Personal Systems: Data Epistemics

In Jasper, his experiment on recreating the Canon Cat interface, Obenauer notes:

Something unexpected that I really like about this system is that it’s always “correct”. If I record something somewhere else (such as on a piece of paper) and move it into my system a day later, I can still put it in the correct day, if that’s how I have things grouped. In a similar system using my phone’s Notes app, the timestamps are automatic and unchangeable, so there’s a slightly different relationship I have with the timestamps and ordering of notes in this app. Apps with this automatic behavior are ever so slightly not my timestamps, and I relate to them accordingly.

In digital information systems, there is always a tension between canonical/”official” representations and user representations; we may receive an email on 5 Jan but understand that it was sent late and was meant for 3 Jan, or we may backdate documents as an understanding that an agreement finalized earlier is only ratified now.

User-first information systems

Before AI and agents, personal information systems largely focused on enabling user representations on a single-user system. This means the user has full control over the data schema, all data is mutable (may be modified at any point), and concern for legibility to other users is secondary at best.

Truth-first information systems

Enterprise information systems, having auditability as a primary concern, take a truth-first approach: information is recorded as it happens, with a canonical timestamp, and this information is stored read-only; no changes are possible without an audit trail.

Hybrid information systems

For an information system that must take into account the possiblity of agent interaction, we need both: user-first information systems are maximally user-friendly at the expense of legibility, which increases the risk of AI agents misunderstanding the user’s schema, particularly the parts that are most unconventional. Yet, fully truth-first information systems leave little room for schema customization, and are not ideal for personal information systems.

What if we separate both layers? We have a truth-first layer that records incontrovertible events: “this piece of information entered this system at this time from this source”. The truth-first layer makes investigation and conflict resolution possible, but is not what a user would reference on a daily basis. It reflects ground truth faithfully, providing it when it is needed.

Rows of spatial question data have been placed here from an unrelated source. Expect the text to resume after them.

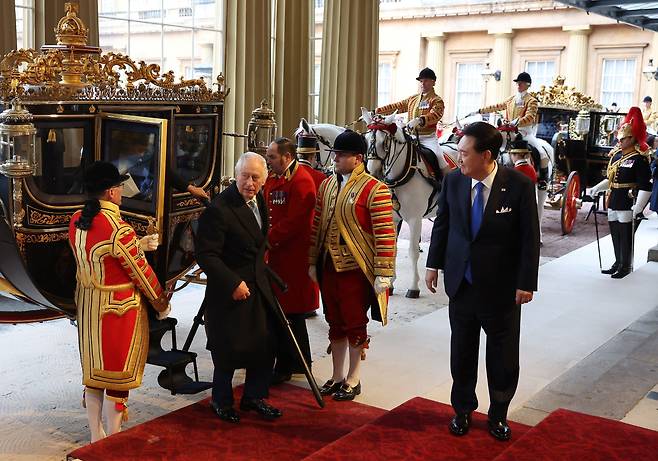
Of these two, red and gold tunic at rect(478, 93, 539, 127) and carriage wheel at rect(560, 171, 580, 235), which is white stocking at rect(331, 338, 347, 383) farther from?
carriage wheel at rect(560, 171, 580, 235)

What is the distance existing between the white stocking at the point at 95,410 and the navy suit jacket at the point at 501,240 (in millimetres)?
1726

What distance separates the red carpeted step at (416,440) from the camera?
11.9 ft

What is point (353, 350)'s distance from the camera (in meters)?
4.50

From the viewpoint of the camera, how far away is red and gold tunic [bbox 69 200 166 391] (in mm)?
3568

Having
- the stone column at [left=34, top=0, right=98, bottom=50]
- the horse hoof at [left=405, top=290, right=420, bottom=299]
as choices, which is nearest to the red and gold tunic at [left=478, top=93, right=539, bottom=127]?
the horse hoof at [left=405, top=290, right=420, bottom=299]

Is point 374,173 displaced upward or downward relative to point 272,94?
downward

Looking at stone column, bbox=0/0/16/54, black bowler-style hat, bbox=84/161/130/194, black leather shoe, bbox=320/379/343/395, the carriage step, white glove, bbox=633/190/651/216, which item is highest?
stone column, bbox=0/0/16/54

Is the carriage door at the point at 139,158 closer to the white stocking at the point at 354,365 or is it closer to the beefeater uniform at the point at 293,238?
the beefeater uniform at the point at 293,238

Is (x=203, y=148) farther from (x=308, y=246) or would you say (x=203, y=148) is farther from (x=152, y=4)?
(x=152, y=4)

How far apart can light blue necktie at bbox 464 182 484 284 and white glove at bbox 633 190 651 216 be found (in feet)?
17.1

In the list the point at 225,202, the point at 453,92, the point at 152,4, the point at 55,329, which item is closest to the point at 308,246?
the point at 225,202

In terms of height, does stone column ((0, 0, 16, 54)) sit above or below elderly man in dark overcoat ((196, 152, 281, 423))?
above

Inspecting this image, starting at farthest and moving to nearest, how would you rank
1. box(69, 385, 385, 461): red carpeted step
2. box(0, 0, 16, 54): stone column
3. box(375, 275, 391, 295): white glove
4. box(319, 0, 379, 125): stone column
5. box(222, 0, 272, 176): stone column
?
1. box(319, 0, 379, 125): stone column
2. box(222, 0, 272, 176): stone column
3. box(0, 0, 16, 54): stone column
4. box(375, 275, 391, 295): white glove
5. box(69, 385, 385, 461): red carpeted step

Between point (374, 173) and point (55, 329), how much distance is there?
2.97m
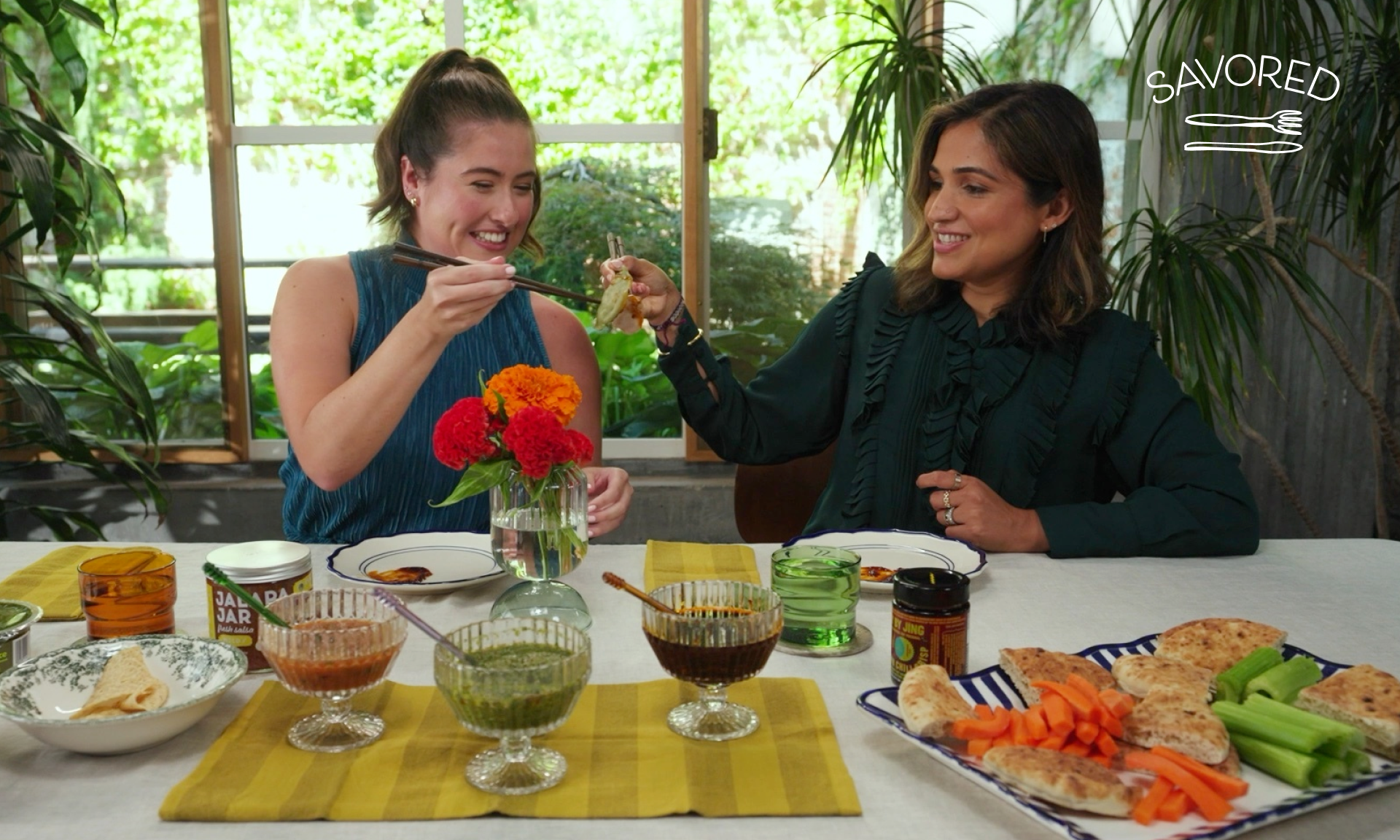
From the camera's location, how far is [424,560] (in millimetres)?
1503

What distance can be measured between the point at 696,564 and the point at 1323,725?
2.63 feet

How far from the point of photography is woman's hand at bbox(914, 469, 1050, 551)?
5.23 ft

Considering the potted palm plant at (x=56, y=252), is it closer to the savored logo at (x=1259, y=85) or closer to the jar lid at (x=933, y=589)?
the jar lid at (x=933, y=589)

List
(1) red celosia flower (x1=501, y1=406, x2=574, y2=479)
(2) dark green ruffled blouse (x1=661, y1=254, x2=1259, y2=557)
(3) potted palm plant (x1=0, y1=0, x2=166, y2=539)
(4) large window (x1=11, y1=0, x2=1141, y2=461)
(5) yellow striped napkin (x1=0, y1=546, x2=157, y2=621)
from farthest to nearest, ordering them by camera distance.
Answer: (4) large window (x1=11, y1=0, x2=1141, y2=461)
(3) potted palm plant (x1=0, y1=0, x2=166, y2=539)
(2) dark green ruffled blouse (x1=661, y1=254, x2=1259, y2=557)
(5) yellow striped napkin (x1=0, y1=546, x2=157, y2=621)
(1) red celosia flower (x1=501, y1=406, x2=574, y2=479)

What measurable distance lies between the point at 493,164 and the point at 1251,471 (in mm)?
2591

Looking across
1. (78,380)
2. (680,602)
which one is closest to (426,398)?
(680,602)

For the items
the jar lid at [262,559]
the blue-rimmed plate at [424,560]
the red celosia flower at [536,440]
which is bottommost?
the blue-rimmed plate at [424,560]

A user-first layer is what a human user uses on a daily basis. We call it the belief layer: this is where a user forms, records, and updates their beliefs; they can link beliefs to the truth layer to provide themselves reassurance that their recorded information has provenance, if desired. This layer is mutable; the user can edit it as they please. For clarity, edits may also be recorded in the truth layer, leaving the user a history of edits. This can be used, programmatically or through AI agents, to perform undo operations or recreate an edit timeline.

Open research questions

  • What goes in the truth layer? What goes in the belief layer?
  • How does the required schema for each layer differ?